L’autore riesce ad equilibrare realtà e fantasia, trascinandoci in una lettura leggera e brillante che induce anche alla riflessione. I personaggi sono ben caratterizzari e gli anedotti sono sapientemente caricaturati. Mi ha fatto sorridere parecchio e lo consiglio, ma devono stare attenti quelli un po’ più in là con gli anni, potrebbe verificarsi nostalgia.
“La briscola. Gioco molto semplice. L’avversario sbatte sul tavolo una carta, e voi dovete sbatterla più forte. I buoni giocatori rompono dai quindici ai venti tavoli a partita. È opportuno, prima di sbattere la carta sul tavolo, inumidirla con un po’ di saliva. Le carte prendono così la caratteristica forma a cartoccio, e la durezza di un sasso. In molti bar, per mescolare un mazzo di carte da briscola, si usa un’impastatrice.”
Benni nel 1997 pubblica il séguito, Bar Sport Duemila, nel 2011 è stato distribuito il film Bar Sport tratto dal romanzo, per la regia di Massimo Martelli, con un cast composto da Claudio Bisio, Antonio Catania, Giuseppe Battiston, Bob Messini, Antonio Cornacchione, Gianluca Impastato, Alessandro Sampaoli, Cristiano Pasca, Angela Finocchiaro, Lunetta Savino, Teo Teocoli, Stefano Bicocchi (Vito) e altri.
L’uomo primitivo non conosceva il bar.
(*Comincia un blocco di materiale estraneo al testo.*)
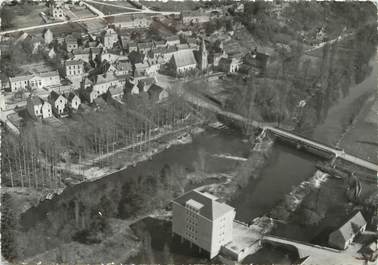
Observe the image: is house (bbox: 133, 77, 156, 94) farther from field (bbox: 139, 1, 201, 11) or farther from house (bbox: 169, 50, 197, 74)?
field (bbox: 139, 1, 201, 11)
Quando la mattina si alzava, nella sua caverna, egli avvertiva subito un forte desiderio di caffè. Ma il caffè non era ancora stato inventato e l’uomo primitivo aggrottava la fronte, assumendo la caratteristica espressione scimmiesca. Non c’erano neanche bar. Gli scapoli, la sera, si trovavano in qualche grotta, si mettevano in semicerchio e si scambiavano botte di clava in testa secondo un preciso rituale. Era un divertimento molto rozzo, e presto passò di moda. Allora gli uomini primitivi cominciarono a riunirsi in caverne e a farsi sui muri delle caricature, che tra di loro chiamavano scherzosamente graffiti paleolitici. Ma questo primo tentativo di bar fu un fallimento. Non esistevano la moviola, il vistoso sgambetto, il secco rasoterra, il dribbling ubriacante e l’arbitraggio scandaloso, e la conversazione languiva in rutti e grugniti.